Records
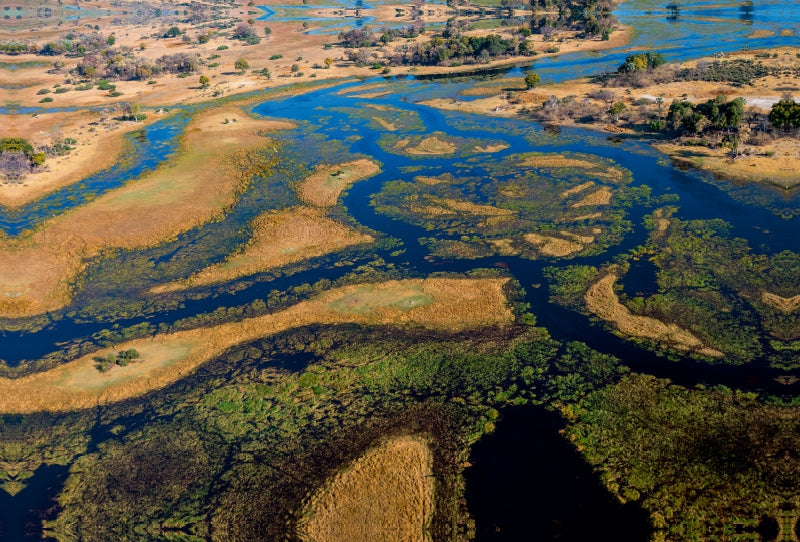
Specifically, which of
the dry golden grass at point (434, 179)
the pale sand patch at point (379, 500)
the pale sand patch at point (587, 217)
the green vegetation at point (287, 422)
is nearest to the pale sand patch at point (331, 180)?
the dry golden grass at point (434, 179)

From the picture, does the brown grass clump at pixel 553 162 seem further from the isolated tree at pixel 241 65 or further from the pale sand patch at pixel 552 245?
the isolated tree at pixel 241 65

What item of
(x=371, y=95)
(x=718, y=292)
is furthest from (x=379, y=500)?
(x=371, y=95)

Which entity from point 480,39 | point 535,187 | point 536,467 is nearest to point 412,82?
point 480,39

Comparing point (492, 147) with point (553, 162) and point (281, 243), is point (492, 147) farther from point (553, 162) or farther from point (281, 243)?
point (281, 243)

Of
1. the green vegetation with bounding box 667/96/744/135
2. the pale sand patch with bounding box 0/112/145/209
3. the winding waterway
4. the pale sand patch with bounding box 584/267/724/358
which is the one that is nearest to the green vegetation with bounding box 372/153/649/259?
the winding waterway

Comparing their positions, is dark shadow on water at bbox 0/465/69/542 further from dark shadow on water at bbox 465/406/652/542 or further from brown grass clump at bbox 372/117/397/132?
brown grass clump at bbox 372/117/397/132

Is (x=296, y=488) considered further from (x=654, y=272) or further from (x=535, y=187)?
(x=535, y=187)

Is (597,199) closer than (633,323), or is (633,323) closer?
(633,323)
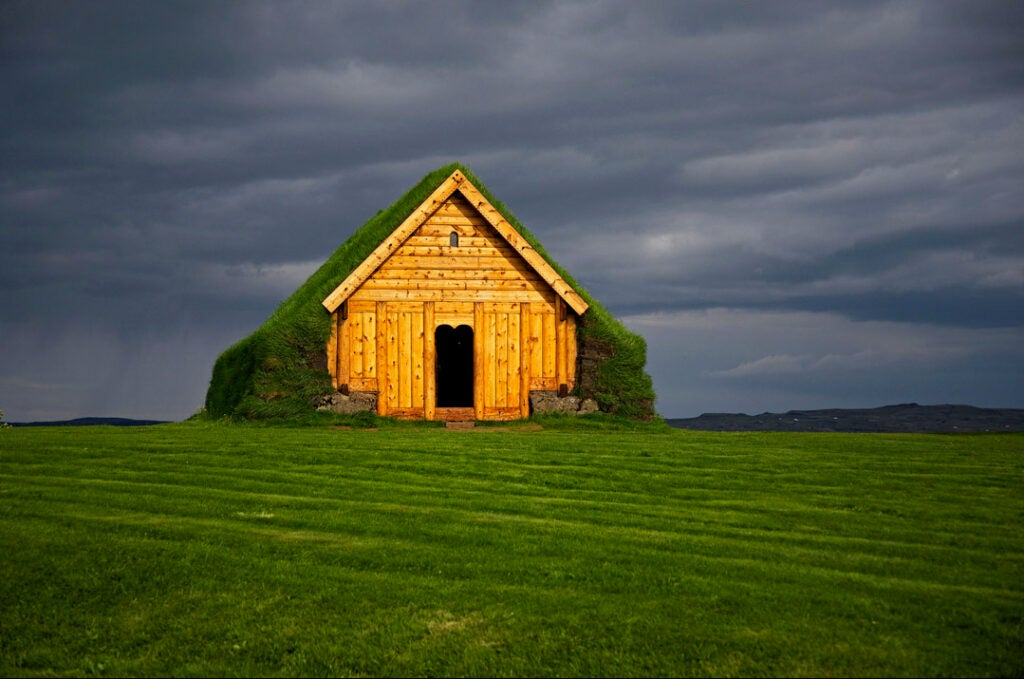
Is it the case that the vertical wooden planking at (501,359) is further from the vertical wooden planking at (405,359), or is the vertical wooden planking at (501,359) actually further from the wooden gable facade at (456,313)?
the vertical wooden planking at (405,359)

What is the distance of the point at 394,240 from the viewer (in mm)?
27781

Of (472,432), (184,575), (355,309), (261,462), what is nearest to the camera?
(184,575)

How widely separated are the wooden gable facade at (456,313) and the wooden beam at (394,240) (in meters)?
0.03

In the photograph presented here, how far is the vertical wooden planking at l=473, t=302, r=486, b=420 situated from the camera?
2820cm

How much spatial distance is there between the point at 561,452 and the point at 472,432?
5239 millimetres

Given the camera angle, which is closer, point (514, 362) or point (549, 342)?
point (514, 362)

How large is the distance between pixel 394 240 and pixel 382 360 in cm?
371

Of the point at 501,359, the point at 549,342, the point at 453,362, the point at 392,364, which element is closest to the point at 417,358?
the point at 392,364

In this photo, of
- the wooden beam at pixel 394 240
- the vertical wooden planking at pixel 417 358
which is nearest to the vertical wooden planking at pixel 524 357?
the vertical wooden planking at pixel 417 358

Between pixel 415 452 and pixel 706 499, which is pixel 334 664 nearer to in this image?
pixel 706 499

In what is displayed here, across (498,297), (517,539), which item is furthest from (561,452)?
(498,297)

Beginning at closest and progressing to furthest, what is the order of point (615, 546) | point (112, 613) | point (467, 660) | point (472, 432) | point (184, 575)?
point (467, 660) < point (112, 613) < point (184, 575) < point (615, 546) < point (472, 432)

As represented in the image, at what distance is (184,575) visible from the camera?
36.5 ft

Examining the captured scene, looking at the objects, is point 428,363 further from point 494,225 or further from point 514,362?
point 494,225
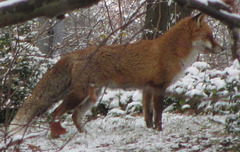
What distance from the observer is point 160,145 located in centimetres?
447

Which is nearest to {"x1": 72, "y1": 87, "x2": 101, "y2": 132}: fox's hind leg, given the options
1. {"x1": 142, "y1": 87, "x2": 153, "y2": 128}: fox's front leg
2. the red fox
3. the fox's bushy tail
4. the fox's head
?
the red fox

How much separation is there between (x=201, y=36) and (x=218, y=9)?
15.3 feet

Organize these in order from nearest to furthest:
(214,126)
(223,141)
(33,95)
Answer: (223,141), (214,126), (33,95)

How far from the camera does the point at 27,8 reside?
6.40 feet

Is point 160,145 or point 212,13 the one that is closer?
point 212,13

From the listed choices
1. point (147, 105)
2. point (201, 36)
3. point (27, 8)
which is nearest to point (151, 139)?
point (147, 105)

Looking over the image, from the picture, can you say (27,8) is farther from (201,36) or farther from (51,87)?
(201,36)

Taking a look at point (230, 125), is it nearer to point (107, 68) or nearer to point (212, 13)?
point (107, 68)

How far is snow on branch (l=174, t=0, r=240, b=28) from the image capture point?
1813 millimetres

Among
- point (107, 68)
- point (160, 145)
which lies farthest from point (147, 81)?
point (160, 145)

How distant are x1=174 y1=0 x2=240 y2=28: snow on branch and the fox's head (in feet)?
14.9

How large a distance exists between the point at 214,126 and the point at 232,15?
387 centimetres

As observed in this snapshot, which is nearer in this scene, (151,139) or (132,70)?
(151,139)

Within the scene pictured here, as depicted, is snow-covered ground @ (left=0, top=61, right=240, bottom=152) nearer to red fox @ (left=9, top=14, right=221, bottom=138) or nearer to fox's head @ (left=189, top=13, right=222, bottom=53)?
red fox @ (left=9, top=14, right=221, bottom=138)
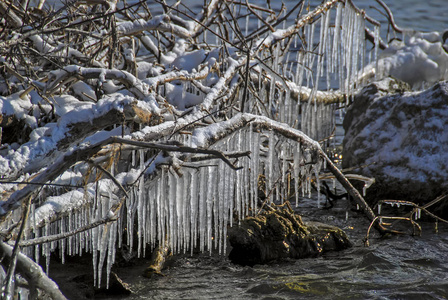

TO BE DONE — Pick out every line of the material above that contains the string "tree" and copy each one in full, treating uppercase and lowercase as different.

RESULT —
From the picture, does the brown grass clump at pixel 553 162 seem further from the isolated tree at pixel 241 65 or further from the pale sand patch at pixel 552 245?
the isolated tree at pixel 241 65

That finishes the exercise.